What the Analyzer Validates per Statement Type

SELECT

  • FROM clause: every table reference exists in the catalog (or is a valid subquery).
  • JOIN conditions: every column in ON expr resolves correctly against the BindContext.
  • SELECT list: every column reference resolves; computed expressions type-check.
  • WHERE clause: every column reference resolves.
  • GROUP BY: every expression resolves.
  • HAVING: every column reference resolves (must be either in GROUP BY or aggregate).
  • ORDER BY: every expression resolves.

INSERT

  • Target table exists in the catalog.
  • Each named column in the column list exists in the table.
  • If INSERT ... SELECT, the inner SELECT is analyzed.
  • Column count in VALUES must match the column list (or all non-DEFAULT columns if no column list is given).

UPDATE

  • Target table exists in the catalog.
  • Every column in SET assignments exists in the table.
  • WHERE clause column references resolve against the target table.

DELETE

  • Target table exists in the catalog.
  • WHERE clause column references resolve against the target table.

CREATE TABLE

  • No table with the same name exists (unless IF NOT EXISTS).
  • Each REFERENCES table(col) in a foreign key references a table that exists and a column that exists in that table and is a primary key or unique column.
  • CHECK expressions are parsed and type-checked (must evaluate to boolean).

DROP TABLE

  • Target table exists (unless IF EXISTS).
  • No other table has a foreign key pointing to the target (unless CASCADE).

CREATE INDEX

  • Target table exists in the catalog.
  • Every indexed column exists in the table.
  • No index with the same name already exists (unless IF NOT EXISTS).
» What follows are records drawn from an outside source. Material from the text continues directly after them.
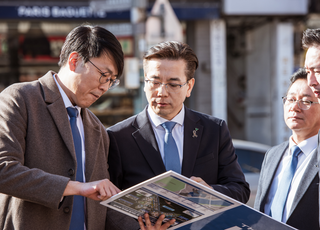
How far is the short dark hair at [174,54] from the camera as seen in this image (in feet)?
7.77

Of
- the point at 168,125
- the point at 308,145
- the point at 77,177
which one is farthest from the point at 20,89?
the point at 308,145

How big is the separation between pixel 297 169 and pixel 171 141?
35.4 inches

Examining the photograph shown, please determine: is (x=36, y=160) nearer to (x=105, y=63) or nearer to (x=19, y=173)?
(x=19, y=173)

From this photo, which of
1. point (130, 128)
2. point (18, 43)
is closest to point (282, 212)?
point (130, 128)

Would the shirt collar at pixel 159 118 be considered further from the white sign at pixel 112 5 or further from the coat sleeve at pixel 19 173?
the white sign at pixel 112 5

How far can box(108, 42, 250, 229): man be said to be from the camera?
232 centimetres

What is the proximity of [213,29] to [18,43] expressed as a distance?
4920mm

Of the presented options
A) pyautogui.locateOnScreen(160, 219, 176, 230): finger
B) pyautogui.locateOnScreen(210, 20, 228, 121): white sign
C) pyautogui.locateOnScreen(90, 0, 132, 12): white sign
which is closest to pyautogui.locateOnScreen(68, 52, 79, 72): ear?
pyautogui.locateOnScreen(160, 219, 176, 230): finger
CREATE DATABASE / DROP DATABASE / USE / SHOW DATABASES

These statements are mostly pass-through at the analyzer layer:

  • CREATE DATABASE and DROP DATABASE carry names but no column bindings
  • USE is validated against the database catalog at execution/wire time
  • SHOW DATABASES produces a computed rowset and needs no name resolution

Error Types

ErrorSQLSTATEWhen it occurs
TableNotFound42P01FROM, JOIN, or REFERENCES points to unknown table
ColumnNotFound42703Column name not in any in-scope table
AmbiguousColumn42702Unqualified column matches in multiple tables
DuplicateTable42P07CREATE TABLE for an existing table
TypeMismatch42804Expression type incompatible with column type

Snapshot Isolation in the Analyzer

The analyzer calls CatalogReader::list_tables and CatalogReader::list_columns with the caller’s TransactionSnapshot. This means the analyzer sees the schema as it appeared at the start of the current transaction, not the latest committed schema.

This ensures that:

  • A concurrent DDL (CREATE TABLE) that commits after the current transaction began is invisible to the current transaction’s analyzer.
  • Schema changes within the same transaction are visible to subsequent statements in that same transaction.

Post-Analysis AST

After analysis, every Expr::Column in the AST has its col_idx set to the correct position in the combined row. The executor uses col_idx to index directly into the row array — no name lookup occurs at execution time.

#![allow(unused)]
fn main() {
// Before analysis (from parser):
Expr::Column { name: "total".to_string(), table: Some("o".to_string()), col_idx: 0 }

// After analysis (from analyzer):
Expr::Column { name: "total".to_string(), table: Some("o".to_string()), col_idx: 6 }
// col_idx = orders.col_offset (4) + position of "total" in orders (2)
}

This separation of concerns means the executor is a pure interpreter over the analyzed AST — it never touches the catalog and never performs name resolution. All validation errors are caught before any I/O begins.